WORK TO COMPLETE: Without including any pictures, write out the listing below exactly.

•••

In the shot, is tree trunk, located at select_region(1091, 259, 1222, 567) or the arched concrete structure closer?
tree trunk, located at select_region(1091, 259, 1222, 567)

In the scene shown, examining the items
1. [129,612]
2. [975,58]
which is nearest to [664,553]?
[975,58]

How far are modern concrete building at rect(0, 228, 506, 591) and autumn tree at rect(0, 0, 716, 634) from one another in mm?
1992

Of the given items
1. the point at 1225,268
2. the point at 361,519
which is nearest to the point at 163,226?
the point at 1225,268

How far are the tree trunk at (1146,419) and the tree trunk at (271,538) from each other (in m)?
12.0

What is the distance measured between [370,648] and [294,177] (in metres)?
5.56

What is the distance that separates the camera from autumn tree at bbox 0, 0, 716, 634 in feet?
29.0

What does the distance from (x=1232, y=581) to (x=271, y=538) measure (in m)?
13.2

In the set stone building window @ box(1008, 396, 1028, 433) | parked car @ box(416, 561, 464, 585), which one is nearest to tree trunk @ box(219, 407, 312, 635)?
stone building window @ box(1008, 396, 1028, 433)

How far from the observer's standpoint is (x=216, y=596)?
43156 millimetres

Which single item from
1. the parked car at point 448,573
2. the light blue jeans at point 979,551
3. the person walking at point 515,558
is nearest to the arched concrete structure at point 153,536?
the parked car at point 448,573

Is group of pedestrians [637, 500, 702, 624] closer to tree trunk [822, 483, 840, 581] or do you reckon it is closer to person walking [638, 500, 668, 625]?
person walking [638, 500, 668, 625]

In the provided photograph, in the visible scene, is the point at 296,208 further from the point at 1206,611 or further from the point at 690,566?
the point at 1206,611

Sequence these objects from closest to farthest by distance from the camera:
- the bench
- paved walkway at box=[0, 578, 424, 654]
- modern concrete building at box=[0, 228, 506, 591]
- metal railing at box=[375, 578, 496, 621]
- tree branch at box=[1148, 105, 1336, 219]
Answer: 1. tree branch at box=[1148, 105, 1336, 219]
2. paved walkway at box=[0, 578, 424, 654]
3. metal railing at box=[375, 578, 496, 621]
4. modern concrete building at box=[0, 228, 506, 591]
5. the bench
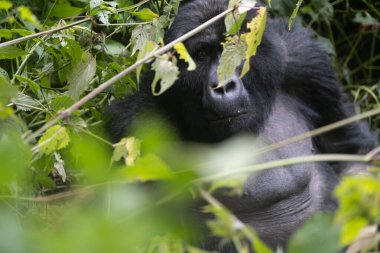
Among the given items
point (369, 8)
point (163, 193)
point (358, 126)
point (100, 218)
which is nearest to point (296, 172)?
point (358, 126)

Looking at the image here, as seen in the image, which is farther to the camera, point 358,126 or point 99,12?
point 358,126

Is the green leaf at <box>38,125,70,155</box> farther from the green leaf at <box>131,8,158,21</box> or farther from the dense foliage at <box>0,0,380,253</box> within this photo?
the green leaf at <box>131,8,158,21</box>

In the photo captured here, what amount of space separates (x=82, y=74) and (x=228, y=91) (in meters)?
0.54

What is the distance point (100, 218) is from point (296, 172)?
2346 mm

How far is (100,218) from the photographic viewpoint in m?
0.78

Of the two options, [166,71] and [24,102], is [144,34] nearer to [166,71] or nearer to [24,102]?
[24,102]

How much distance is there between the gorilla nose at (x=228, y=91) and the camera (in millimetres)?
2525

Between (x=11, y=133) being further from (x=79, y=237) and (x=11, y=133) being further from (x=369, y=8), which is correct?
(x=369, y=8)

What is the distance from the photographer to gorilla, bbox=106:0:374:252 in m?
2.70

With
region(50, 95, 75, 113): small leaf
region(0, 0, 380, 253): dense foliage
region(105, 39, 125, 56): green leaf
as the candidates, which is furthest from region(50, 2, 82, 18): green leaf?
region(50, 95, 75, 113): small leaf

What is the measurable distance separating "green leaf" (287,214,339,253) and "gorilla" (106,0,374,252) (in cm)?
157

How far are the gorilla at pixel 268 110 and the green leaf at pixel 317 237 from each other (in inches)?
61.9

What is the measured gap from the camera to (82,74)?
7.80 ft

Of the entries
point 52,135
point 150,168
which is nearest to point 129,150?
point 52,135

•••

RESPONSE FOR THIS EXERCISE:
In the shot, is tree trunk, located at select_region(1091, 259, 1222, 567) or the arched concrete structure closer?
tree trunk, located at select_region(1091, 259, 1222, 567)

In the scene shown, examining the items
1. [129,612]
2. [975,58]
which is nearest to [664,553]?
[975,58]

How far are modern concrete building at rect(0, 228, 506, 591) and autumn tree at rect(0, 0, 716, 634) from one another in mm?
1992

Of the given items
1. the point at 1225,268
2. the point at 361,519
which is nearest to the point at 163,226?
the point at 1225,268

How far are the tree trunk at (1146,419) and the tree trunk at (271,538) from each other (in m)?
12.0

What is the distance measured between [370,648] and [294,177] (in metres)?
5.56

What is the distance that separates the camera from autumn tree at bbox 0, 0, 716, 634 in feet?
29.0

What does the distance from (x=1232, y=581) to (x=271, y=538) measure (in m)?
13.2

In the set stone building window @ box(1008, 396, 1028, 433) | parked car @ box(416, 561, 464, 585), which one is nearest to tree trunk @ box(219, 407, 312, 635)?
stone building window @ box(1008, 396, 1028, 433)

How far from the observer's standpoint is (x=216, y=596)?
43156 millimetres

Which single item from
1. the parked car at point 448,573
2. the light blue jeans at point 979,551
3. the person walking at point 515,558
is nearest to the arched concrete structure at point 153,536?
the parked car at point 448,573

Is group of pedestrians [637, 500, 702, 624] closer to tree trunk [822, 483, 840, 581] or do you reckon it is closer to person walking [638, 500, 668, 625]?
person walking [638, 500, 668, 625]

In the provided photograph, in the visible scene, is the point at 296,208 further from the point at 1206,611 or further from the point at 690,566?
the point at 1206,611

Sequence these objects from closest to farthest by distance from the camera:
- the bench
- paved walkway at box=[0, 578, 424, 654]
- modern concrete building at box=[0, 228, 506, 591]
- metal railing at box=[375, 578, 496, 621]
- tree branch at box=[1148, 105, 1336, 219]
Answer: 1. tree branch at box=[1148, 105, 1336, 219]
2. paved walkway at box=[0, 578, 424, 654]
3. metal railing at box=[375, 578, 496, 621]
4. modern concrete building at box=[0, 228, 506, 591]
5. the bench
Among the given items
point (369, 8)
point (163, 193)
point (358, 126)
point (100, 218)
which is nearest to point (296, 172)?
point (358, 126)

Looking at the image here, as seen in the image, which is farther to the camera, point 358,126 or point 99,12?
point 358,126

Is the green leaf at <box>38,125,70,155</box> farther from the green leaf at <box>131,8,158,21</box> or farther from the dense foliage at <box>0,0,380,253</box> within this photo?
the green leaf at <box>131,8,158,21</box>

In the photo captured here, what amount of space separates (x=82, y=74) and (x=228, y=91) (in meters)?
0.54

What is the distance point (100, 218) is from point (296, 172)?
2346 mm

How far is (100,218) from the photographic viewpoint in m?
0.78

Of the two options, [166,71] and [24,102], is [144,34] nearer to [166,71] or nearer to [24,102]?
[24,102]

How much distance is there between the gorilla nose at (x=228, y=91) and the camera (in millimetres)?
2525

Between (x=11, y=133) being further from (x=79, y=237) and (x=11, y=133) being further from (x=369, y=8), which is correct?
(x=369, y=8)

What is the distance from the photographer to gorilla, bbox=106:0:374:252 in m?
2.70

With
region(50, 95, 75, 113): small leaf
region(0, 0, 380, 253): dense foliage
region(105, 39, 125, 56): green leaf
as the candidates, which is furthest from region(50, 2, 82, 18): green leaf?
region(50, 95, 75, 113): small leaf

What is the measurable distance separating "green leaf" (287,214,339,253) and "gorilla" (106,0,374,252) (in cm)?
157

How far are the gorilla at pixel 268 110 and the green leaf at pixel 317 237 from each other (in inches)?
61.9

What is the measured gap from the camera to (82,74)?
7.80 ft

Of the entries
point 52,135
point 150,168
which is nearest to point 129,150?
point 52,135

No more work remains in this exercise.